本文抜粋
====================

職場で嫌な思いをしても言わない
理由は「言っても変わらないから」

 マダネ プロジェクトでは当事者にさまざまな意識調査やヒアリングを実施。前回、岸田政権の「異次元の少子化対策」が進む陰で、職場で起こっている「しわ寄せ」について言及したが、そんな女性たちの存在を浮き彫りにするデータがある(図1)。

「私たちが行った意識調査では、子どもがいないことで職場で嫌な思いをした経験がある人は75.2%を占めていました。一方で、職場に意見や不満を伝えた人はわずか9.9%でした」(くどうさん)

 具体的に「嫌な思いをした」事柄として、「子どもがいない人への偏見」「仕事のしわ寄せ」「子なしハラスメント」「職場での疎外感」「子どもがいる人の優遇」などがあった。

====================

提供データ
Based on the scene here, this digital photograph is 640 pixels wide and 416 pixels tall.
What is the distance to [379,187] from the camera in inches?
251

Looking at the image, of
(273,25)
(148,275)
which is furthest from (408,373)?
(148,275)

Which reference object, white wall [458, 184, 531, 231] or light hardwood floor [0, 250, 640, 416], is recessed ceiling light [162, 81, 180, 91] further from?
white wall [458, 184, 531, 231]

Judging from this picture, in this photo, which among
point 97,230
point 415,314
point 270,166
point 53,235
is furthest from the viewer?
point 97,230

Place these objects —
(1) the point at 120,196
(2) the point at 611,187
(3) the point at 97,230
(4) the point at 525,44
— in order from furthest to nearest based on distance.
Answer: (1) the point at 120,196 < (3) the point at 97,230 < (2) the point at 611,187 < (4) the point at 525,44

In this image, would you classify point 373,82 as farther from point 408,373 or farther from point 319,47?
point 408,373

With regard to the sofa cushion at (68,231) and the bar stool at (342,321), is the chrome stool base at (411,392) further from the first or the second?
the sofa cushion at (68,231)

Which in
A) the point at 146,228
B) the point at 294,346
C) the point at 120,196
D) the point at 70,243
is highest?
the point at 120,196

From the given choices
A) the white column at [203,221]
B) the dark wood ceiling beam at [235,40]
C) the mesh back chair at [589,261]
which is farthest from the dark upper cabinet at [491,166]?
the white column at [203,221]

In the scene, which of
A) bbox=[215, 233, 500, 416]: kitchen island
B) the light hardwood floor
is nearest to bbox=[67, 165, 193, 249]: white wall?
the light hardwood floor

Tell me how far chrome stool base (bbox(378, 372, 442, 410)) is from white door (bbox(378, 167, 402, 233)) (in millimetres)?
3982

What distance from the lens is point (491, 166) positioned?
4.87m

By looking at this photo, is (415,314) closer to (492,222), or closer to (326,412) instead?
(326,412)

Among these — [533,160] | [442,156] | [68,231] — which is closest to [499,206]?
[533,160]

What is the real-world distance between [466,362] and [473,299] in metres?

====================

課題 A
子どものいない女性と職場をめぐる文章のうち、「職場で嫌な思いをしても言わない」から「いる人の優遇」などがあった。」までをそのまま書き写すこと。
課題 B
子どものいない女性と職場をめぐる文章で「具体的に」から始まる段落を、主な事実を残して箇条書きに直すこと。
課題 C
子どものいない女性と職場をめぐる文章の続きを、最後の文の後から書くこと。
資料は、子どものいない女性と職場をめぐる文章とは別のものである。

課題の解答 A
職場で嫌な思いをしても言わない
理由は「言っても変わらないから」

 マダネ プロジェクトでは当事者にさまざまな意識調査やヒアリングを実施。前回、岸田政権の「異次元の少子化対策」が進む陰で、職場で起こっている「しわ寄せ」について言及したが、そんな女性たちの存在を浮き彫りにするデータがある(図1)。

「私たちが行った意識調査では、子どもがいないことで職場で嫌な思いをした経験がある人は75.2%を占めていました。一方で、職場に意見や不満を伝えた人はわずか9.9%でした」(くどうさん)

 具体的に「嫌な思いをした」事柄として、「子どもがいない人への偏見」「仕事のしわ寄せ」「子なしハラスメント」「職場での疎外感」「子どもがいる人の優遇」などがあった。

課題の解答 B
子どもがいないことで職場で「嫌な思いをした」具体的な事柄:
・子どもがいない人への偏見
・仕事のしわ寄せ
・子なしハラスメント
・職場での疎外感
・子どもがいる人の優遇

課題の解答 C
 それらによって「仕事へのモチベーションや生産性が下がった」人は55.0%と半数を占める。しかし、職場に意見や不満を伝えたことがない人が83.7%と大多数で、その理由は「言っても変わらないと思うから」(52.4%)、「子育てに理解がない人と思われるから」(44.9%)、「タブー感があるから」(44.3%)など、半ば諦めの気持ちを抱えていることが分かる。一方で「子育てと仕事の両立は大変だから」という回答もも34.6%あった。 

図1 子どもがいないことで職場で嫌な思いを経験するが、不満は表明していない

子どものいない働く女性202人(平均年齢42.9歳)を対象に行った意識調査より。子どもがいないことで職場で嫌な思いをした経験者は75.2%。意見や不満を職場に伝えたことがない人は83.7%と多数だった
出所:「子どもの有無による働き方の意識調査(マダネプロジェクト2020)」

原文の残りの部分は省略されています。